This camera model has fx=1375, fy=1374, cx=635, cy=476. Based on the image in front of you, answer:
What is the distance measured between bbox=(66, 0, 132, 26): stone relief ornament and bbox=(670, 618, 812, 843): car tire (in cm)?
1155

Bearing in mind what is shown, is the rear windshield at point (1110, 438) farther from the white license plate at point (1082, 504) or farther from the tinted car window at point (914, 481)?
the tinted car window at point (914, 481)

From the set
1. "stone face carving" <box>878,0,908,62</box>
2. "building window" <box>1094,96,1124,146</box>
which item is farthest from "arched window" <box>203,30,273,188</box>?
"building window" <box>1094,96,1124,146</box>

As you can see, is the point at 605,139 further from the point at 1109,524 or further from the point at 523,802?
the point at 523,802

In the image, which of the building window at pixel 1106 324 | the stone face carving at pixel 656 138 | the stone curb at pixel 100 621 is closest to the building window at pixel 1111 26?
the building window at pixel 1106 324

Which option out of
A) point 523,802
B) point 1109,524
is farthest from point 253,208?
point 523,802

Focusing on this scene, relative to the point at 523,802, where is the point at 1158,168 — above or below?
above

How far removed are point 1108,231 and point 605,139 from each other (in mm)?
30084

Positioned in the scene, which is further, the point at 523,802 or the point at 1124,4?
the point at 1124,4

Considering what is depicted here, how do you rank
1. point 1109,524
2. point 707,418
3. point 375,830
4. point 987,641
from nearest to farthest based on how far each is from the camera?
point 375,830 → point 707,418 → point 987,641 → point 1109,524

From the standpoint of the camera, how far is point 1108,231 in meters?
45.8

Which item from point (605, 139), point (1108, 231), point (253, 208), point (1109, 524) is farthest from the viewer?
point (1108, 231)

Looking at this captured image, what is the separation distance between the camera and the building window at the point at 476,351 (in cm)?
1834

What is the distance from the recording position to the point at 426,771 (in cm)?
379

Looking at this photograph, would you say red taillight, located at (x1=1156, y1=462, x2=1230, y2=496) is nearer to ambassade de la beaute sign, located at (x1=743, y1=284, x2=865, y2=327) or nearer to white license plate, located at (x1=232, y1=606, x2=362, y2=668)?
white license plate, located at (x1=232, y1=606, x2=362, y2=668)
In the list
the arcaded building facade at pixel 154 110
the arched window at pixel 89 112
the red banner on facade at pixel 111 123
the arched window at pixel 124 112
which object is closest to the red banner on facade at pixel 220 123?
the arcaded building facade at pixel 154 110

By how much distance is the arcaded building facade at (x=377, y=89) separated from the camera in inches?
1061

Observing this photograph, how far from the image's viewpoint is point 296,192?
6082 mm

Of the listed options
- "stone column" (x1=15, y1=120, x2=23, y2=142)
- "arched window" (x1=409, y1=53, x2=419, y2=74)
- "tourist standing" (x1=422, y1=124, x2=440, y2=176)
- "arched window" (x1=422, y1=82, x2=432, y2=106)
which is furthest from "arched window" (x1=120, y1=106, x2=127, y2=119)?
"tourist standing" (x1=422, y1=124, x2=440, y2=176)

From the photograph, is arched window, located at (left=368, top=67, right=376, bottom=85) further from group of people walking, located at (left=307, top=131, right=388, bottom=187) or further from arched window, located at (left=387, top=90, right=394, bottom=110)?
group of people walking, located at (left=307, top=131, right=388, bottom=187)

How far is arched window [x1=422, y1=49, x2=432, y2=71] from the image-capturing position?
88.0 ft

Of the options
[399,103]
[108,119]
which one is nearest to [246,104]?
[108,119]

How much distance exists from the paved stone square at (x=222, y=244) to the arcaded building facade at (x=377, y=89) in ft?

########################################

### WRITTEN PROBLEM
Each record must be repeated exactly as it is.

### ANSWER TO THE PROBLEM
This camera model has fx=1375, fy=1374, cx=635, cy=476. Based on the image in front of you, answer:
What is the distance measured between bbox=(66, 0, 132, 26): stone relief ornament and bbox=(670, 618, 812, 843): car tire (in cm)?
1155

Bearing in mind what is shown, is the rear windshield at point (1110, 438) farther from the white license plate at point (1082, 504) or farther from the tinted car window at point (914, 481)?
the tinted car window at point (914, 481)

From the set
1. "stone face carving" <box>878,0,908,62</box>
2. "building window" <box>1094,96,1124,146</box>
which item is farthest from "arched window" <box>203,30,273,188</box>?
"building window" <box>1094,96,1124,146</box>

As you can see, is the point at 605,139 further from the point at 1109,524 or further from the point at 523,802?
the point at 523,802

In the image, which of the building window at pixel 1106 324 | the stone face carving at pixel 656 138 | the stone curb at pixel 100 621 is closest to the building window at pixel 1111 26?
the building window at pixel 1106 324

Which option out of
A) point 523,802
B) point 1109,524
is farthest from point 253,208?
point 523,802

Focusing on this scene, relative to the point at 523,802, where is the point at 1158,168 — above or below?
above

How far removed are point 1108,231 and point 605,139 from each other (in mm)?
30084

Positioned in the scene, which is further, the point at 523,802 or the point at 1124,4?
the point at 1124,4

Considering what is depicted here, how do you rank
1. point 1109,524
2. point 707,418
3. point 375,830
4. point 987,641
from nearest to farthest based on how far each is from the camera?
point 375,830 → point 707,418 → point 987,641 → point 1109,524

From the standpoint of the camera, how far is point 1108,231 in meters?
45.8

Which item from point (605, 139), point (1108, 231), point (253, 208), point (1109, 524) is farthest from the viewer?
point (1108, 231)

Looking at this captured image, what is the separation distance between the camera and the building window at the point at 476,351 (in cm)?
1834

What is the distance from the recording position to the point at 426,771 (in cm)?
379

Looking at this photograph, would you say red taillight, located at (x1=1156, y1=462, x2=1230, y2=496) is nearer to ambassade de la beaute sign, located at (x1=743, y1=284, x2=865, y2=327) or nearer to white license plate, located at (x1=232, y1=606, x2=362, y2=668)?
white license plate, located at (x1=232, y1=606, x2=362, y2=668)
In the list
the arcaded building facade at pixel 154 110
the arched window at pixel 89 112
the red banner on facade at pixel 111 123
the arched window at pixel 124 112
which object is closest to the red banner on facade at pixel 220 123?
the arcaded building facade at pixel 154 110

By how much distance is the arcaded building facade at (x=377, y=89) separated from the camera in inches?
1061

Observing this photograph, how far from the image's viewpoint is point 296,192?
6082 mm

Of the listed options
- "stone column" (x1=15, y1=120, x2=23, y2=142)
- "arched window" (x1=409, y1=53, x2=419, y2=74)
- "tourist standing" (x1=422, y1=124, x2=440, y2=176)
- "arched window" (x1=422, y1=82, x2=432, y2=106)
which is furthest from "arched window" (x1=120, y1=106, x2=127, y2=119)?
"tourist standing" (x1=422, y1=124, x2=440, y2=176)

From the photograph, is arched window, located at (left=368, top=67, right=376, bottom=85) further from group of people walking, located at (left=307, top=131, right=388, bottom=187) or further from arched window, located at (left=387, top=90, right=394, bottom=110)?
group of people walking, located at (left=307, top=131, right=388, bottom=187)

How far is arched window [x1=422, y1=49, x2=432, y2=71] from the image-capturing position?
88.0 ft

Of the options
[399,103]
[108,119]
which one is nearest to [246,104]?
[108,119]

How much distance exists from the paved stone square at (x=222, y=244) to the arcaded building facade at (x=377, y=89) in ft?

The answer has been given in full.